# Temp car insurance for 19 year old? ANY?



## LiamGTR (Nov 26, 2006)

Hi all, just bought this ( not at the advertised price  ):
Toyota Celica

Without going into it, basically I need 2 months temp car insurance.

I can't find ANYONE who will temp cover a 19 year old 

Help!
Liam.


----------



## spikem603 (Nov 9, 2010)

if you only need it for two months, maybe get one of your aprents to insure it and add you as a named driver?


----------



## LiamGTR (Nov 26, 2006)

I don't wanna risk Fronting (is that it?) as I will be the only one using it and will be going too/from work. Thanks for the the thought though


----------



## Mookistar (Feb 5, 2004)

Liam, check out some insurers cancellation policies. A few will give pro rata refunds, and if you pay in installment you can just bail after 2 months

Mook


----------



## LiamGTR (Nov 26, 2006)

Mookistar said:


> Liam, check out some insurers cancellation policies. A few will give pro rata refunds, and if you pay in installment you can just bail after 2 months
> 
> Mook


You mean just pretend i'm getting a years cover, but pay monthly, after 2 months cancel and get 10 months money back ? (If I use 2 months) ?

Didn't think that was possible (never looked at it)

Cheeky that one :chuckle:

Only thing is - 19 with 3 points on a 1.8 £3.5k Celica is going to rape me as my 2 NCB are on my current policy so 2 months will cost a FORTUNE if I do that without my NCB's


----------



## LiamGTR (Nov 26, 2006)

Got the car now, just need thei nsurance! 

How do you change your 'cars owner' on here <<<< ?


----------



## Daniel411 (Mar 8, 2011)

they put age limits on it to stop people driving really fast expensive cars for the day. Not everyone insures by the day so I hardly think that its the cause of people driving around with no insurance...!

Just try phoning up the major companies (Direct Line, Churchill, CIS, Tesco etc) and see if they would let you do a day policy, but it'd prob be more cost effective to go for a week. I'm only 19 and have driven my parents car on a week policy with Tesco.


----------
◆ ◆ ◆ ◆
(EXERCISE DIRECTIONS) Reproduce verbatim the part of the thread on temporary car insurance between "I can't find" and "a named driver?", inclusive. The listing has no connection to the thread on temporary car insurance.
◆ ◆ ◆ ◆
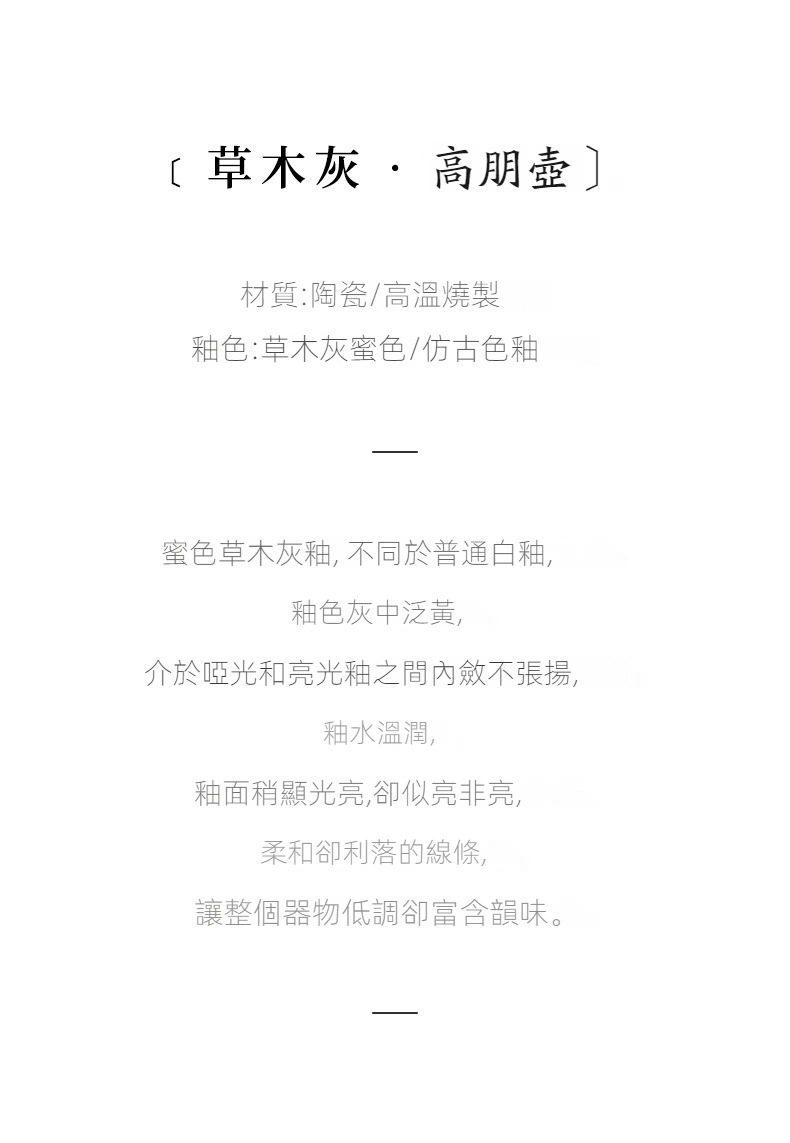 〔 草木灰 · 高朋壺 〕

材質:陶瓷/高溫燒製
釉色:草木灰蜜色/仿古色釉

—

蜜色草木灰釉, 不同於普通白釉,
釉色灰中泛黃,
介於啞光和亮光釉之間內斂不張揚,
釉水溫潤,
釉面稍顯光亮,卻似亮非亮,
柔和卻利落的線條,
讓整個器物低調卻富含韻味。

—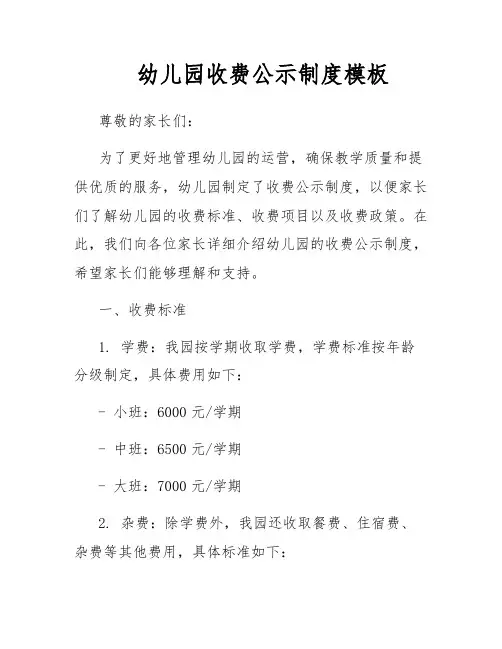 幼儿园收费公示制度模板

尊敬的家长们：

为了更好地管理幼儿园的运营，确保教学质量和提供优质的服务，幼儿园制定了收费公示制度，以便家长们了解幼儿园的收费标准、收费项目以及收费政策。在此，我们向各位家长详细介绍幼儿园的收费公示制度，希望家长们能够理解和支持。

一、收费标准

1. 学费：我园按学期收取学费，学费标准按年龄分级制定，具体费用如下：

- 小班：6000 元/学期

- 中班：6500 元/学期

- 大班：7000 元/学期

2. 杂费：除学费外，我园还收取餐费、住宿费、杂费等其他费用，具体标准如下：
◆ ◆ ◆ ◆
(ANSWER TO THIS PROBLEM)
I can't find ANYONE who will temp cover a 19 year old 

Help!
Liam.


----------



## spikem603 (Nov 9, 2010)

if you only need it for two months, maybe get one of your aprents to insure it and add you as a named driver?